Posted by Ernie at 5/13/2009 02:13:00 PM
While walking around (and around and around and around) DC, I was often surprised to come across famous views. You know, views of the city or of landmarks that are well-known, either through art, movies or TV. This time, I was walking down Pennsylvania Avenue, turned around, and there was the Capitol Building down at the end of the street. So I hopped up on a bench and took a few shots. I think this view shows up on the news all the time when they're talking about something the White House sent to Congress, and that's because the White House is behind me. Unfortunately, there are only a couple of spots on the ground from which you can actually see the White House, and this isn't one of them.
Posted by Ernie at 5/13/2009 02:02:00 PM
Here's that black Calder stabile I mentioned earlier. This one is located outside of the National Gallery of Art-East Building, and those blocks in the background were evidently designed by I. M. Pei (but more on that later). I was unable to find the name of this piece, but it's got to be Alexander Calder. And something I missed during my trip was one of his mobiles inside this very building. That's what I get for not doing my research beforehand.
Posted by Ernie at 5/13/2009 11:49:00 AM
I spotted my third sculpture by Pomodoro while in DC. This one was in Hirshhorn Sculpture Garden, near the Hirshhorn Museum, part of the Smithsonian Institution. I didn't walk down into the garden to get a closer look, or to find out the name of the piece, because once you've seen one Pomodoro sphere, you've pretty much seen them all. The other sphere I saw was in New York last Fall, and before that I saw one of his disks in Charlotte, NC. Searching online,. I believe this one is called Sphere No. 6.
Posted by Ernie at 5/13/2009 10:55:00 AM
Lookee, lookee, I found another sculpture by Alexander Calder. This one is called Red Horse (or Cheval Rouge), and it was in front of The National Archives in the National Sculpture Garden. Everything in Washington DC is National this or Official that. Nothing is plain or ordinary. I think I saw another sculpture by Calder on my trip, but I need to figure out where it was and get the name. It looked very similar to this one, only it was black. If I had to guess, I'd say it's gonna be called Black Horse, but we'll see.

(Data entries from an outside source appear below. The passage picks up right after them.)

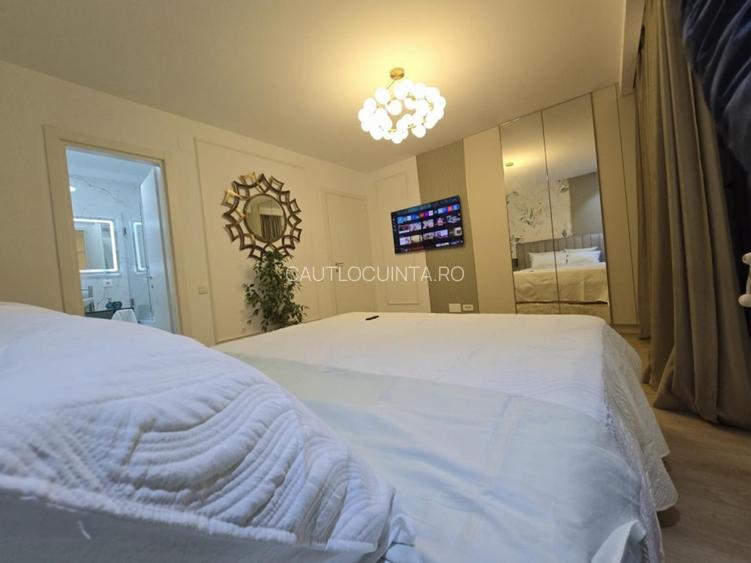 Apartament 3 camere | 5' Parc Herastrau  | Loc de parcare inclus - 4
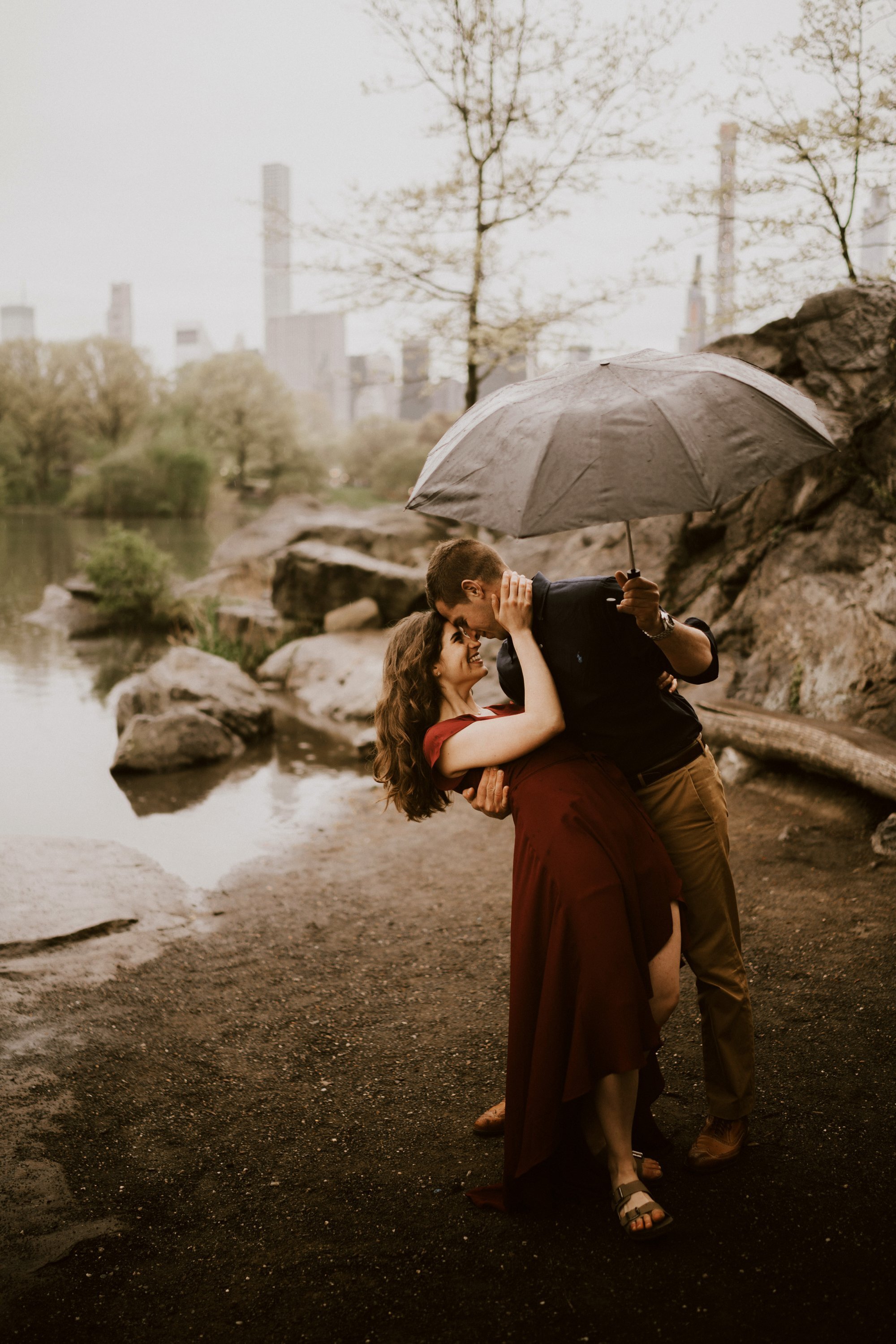 Central Park NYC Engagement Photos- Michelle Gonzalez Photography - Ashley and Joseph-66-63.jpg
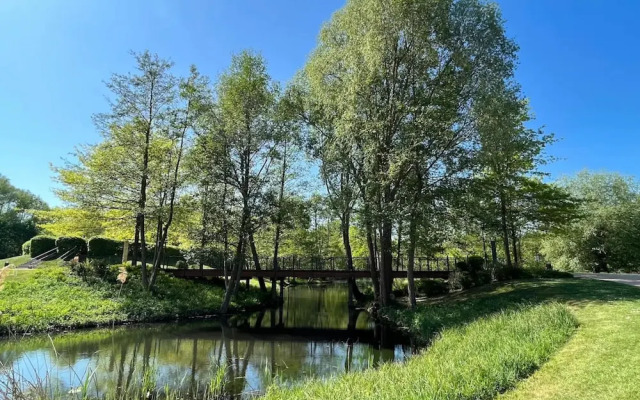 Reihenhaus in Lubben an der Spree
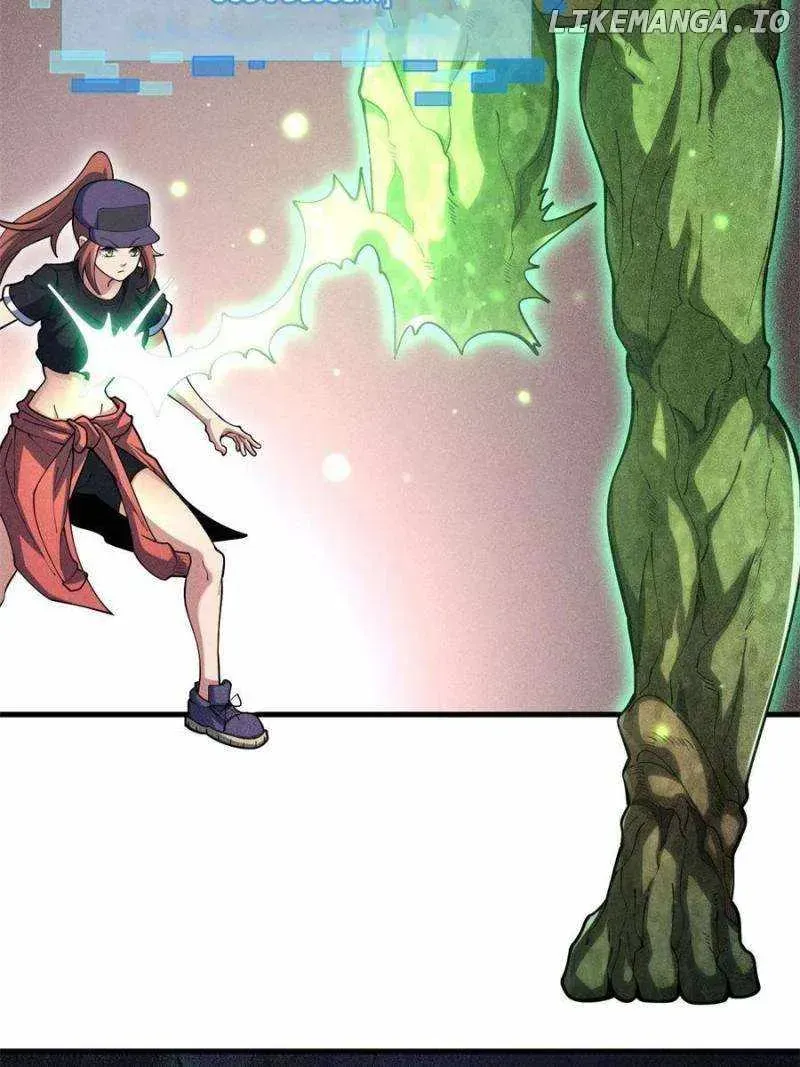 I’m From Alien Space Chapter 51 Online - página 13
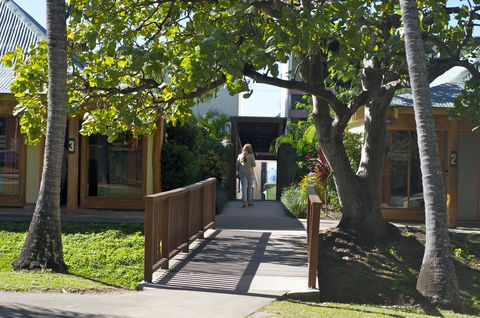 Nomads Airlie Beach - Tourism Caloundra 11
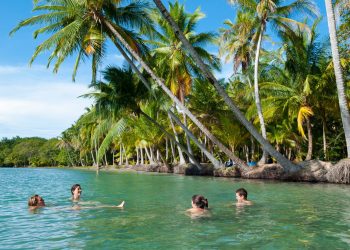 Tres destinos de Suramérica figuran entre los 25 mejores lugares del mundo para visitar en 2027.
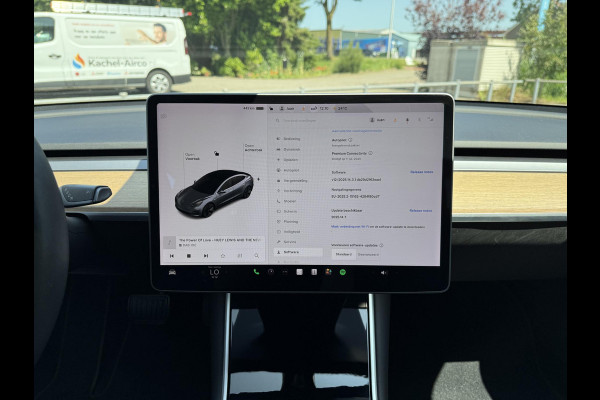 Tesla Model 3 Long Range Dual AWD | Autopilot | Panorama | Leder |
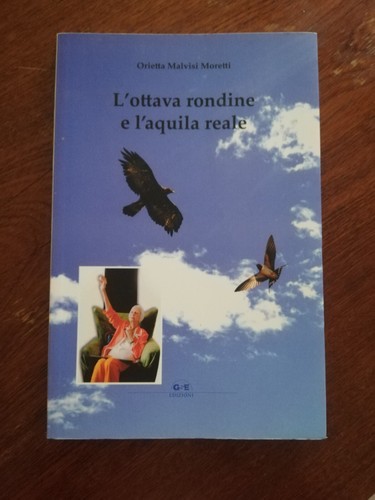 Ottava rondine l aquila - l'ottava, l'aquila
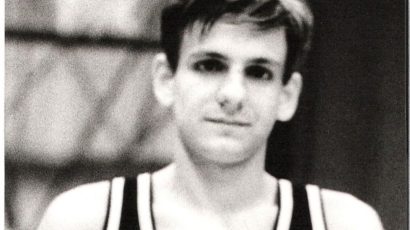 Partizan: Preminuo je Milenko Babić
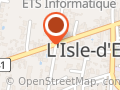 Auto-école 3 2 1 Permis - L'Isle-d'Espagnac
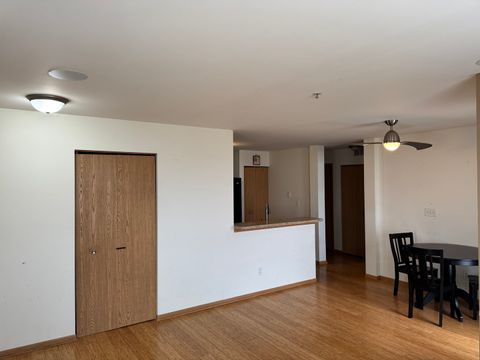 Tiny photo for 162 Bertram Drive #D, Yorkville, IL 60560 (MLS # 12573727)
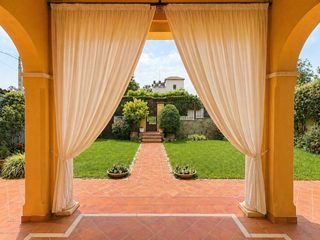 Casa a El Brillante -El Naranjo - El Tablero. El hogar donde el tiempo se detiene. chalet con piscina.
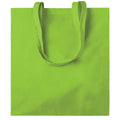Cotton Colour Shopper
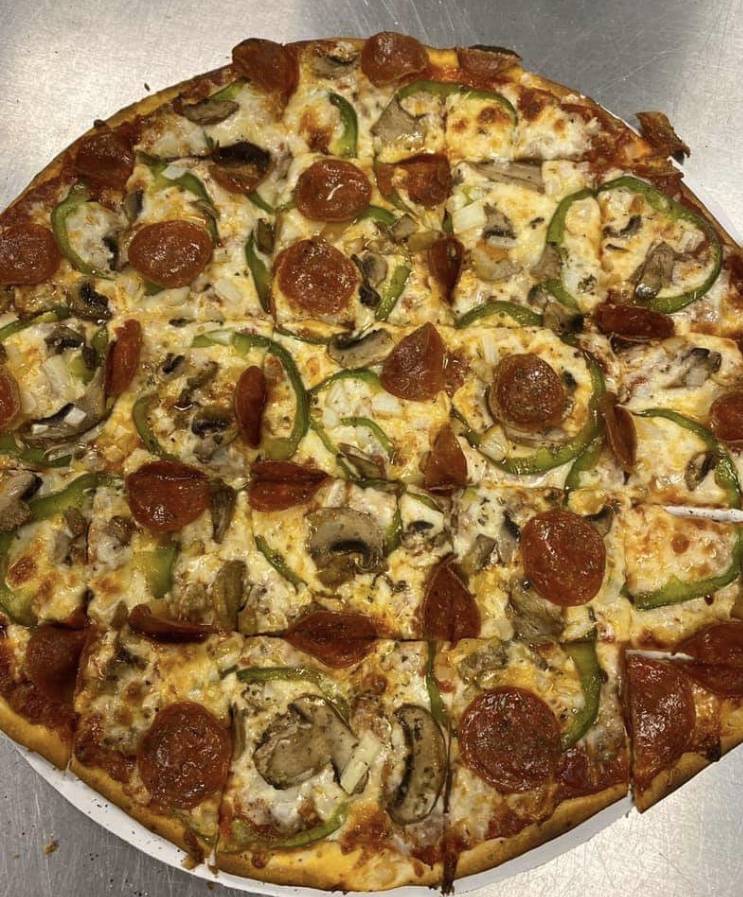 Slice of Life Pizzeria | restaurant | 7818 W Lincoln Hwy, Frankfort, IL 60423, USA | 8154120011 OR +1 815-412-0011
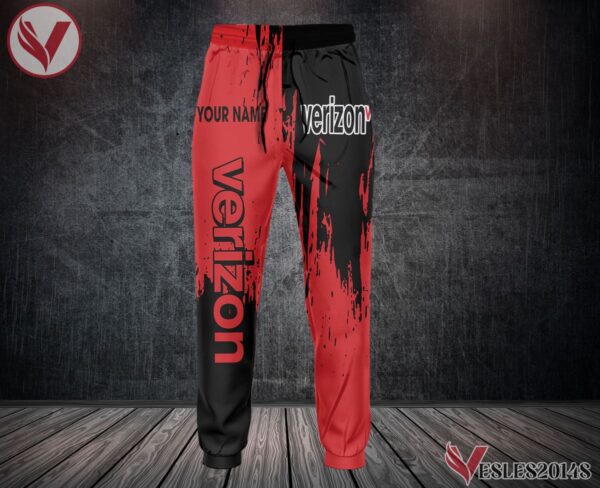 Verizon Uniform Custom Clothes, Unique Gifts For Employee - Vesles2014s 1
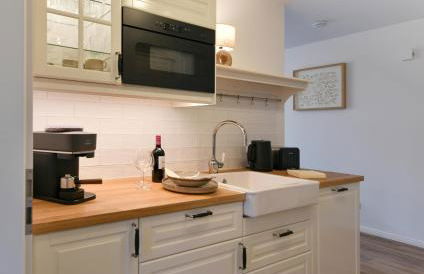 Haus Casper Ferienwohnung 2 - Foto 9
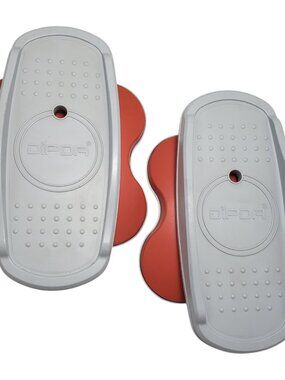 Twisters Compact Core Gym Home Line Dipda Workout Boards Twist Ab Exercise Board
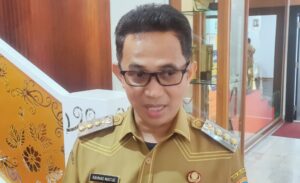 Pemkot Balikpapan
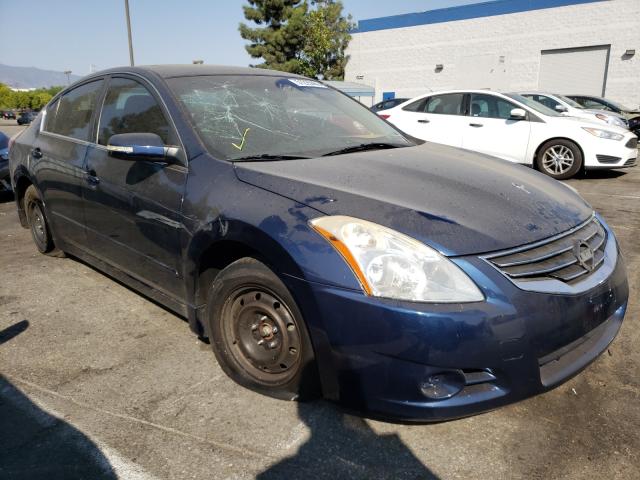 NISSAN ALTIMA BAS 2010 1n4al2ap4an476538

Posted by Ernie at 5/13/2009 10:34:00 AM
First time in DC, I pop up out of the Smithsonian Station Metro Terminal.
I look to my left, I see the Washington Monument.
And to my right is the Capitol Building. How cool is that? OK, so maybe I had to walk a little ways onto the mall before I could see anything. But it wasn't far, honest.
Posted by Ernie at 5/13/2009 10:04:00 AM
One of the more surprising statues I saw in Washington DC was this sculpture of Led Zeppelin bassist John Paul Jones. I wasn't able to find monuments to Robert Plant, Jimmy Page or John Bonham, though. Jones must have a really strong lobby in Congress.
I guess this could also be the naval John Paul Jones, famous for his exploits at sea against the British during the Revolutionary War. Maybe...
Posted by Ernie at 5/13/2009 09:20:00 AM
Tuesday, May 12, 2009
Well, I just flew back from Washington, DC, and boy, are my arms tired. Actually, all of me is tired. After the wedding and the reception Saturday, I spent almost two full days roaming about our nation's capitol, pointing my camera at all sorts of things. No, I did not see President Obama, but I did spot his picture at the National Portrait Gallery. I also saw The Declaration of Independence, the first airplane, the grave sites of John & Robert Kennedy, The White House, the place where Lincoln was shot, a space shuttle, the spot on the Pentagon where the plane hit on 9/11 and so many other things that I'll be posting them from now until Christmas in July. But nothing now, I'm going to bed for a few days. I need a vacation from my vacation.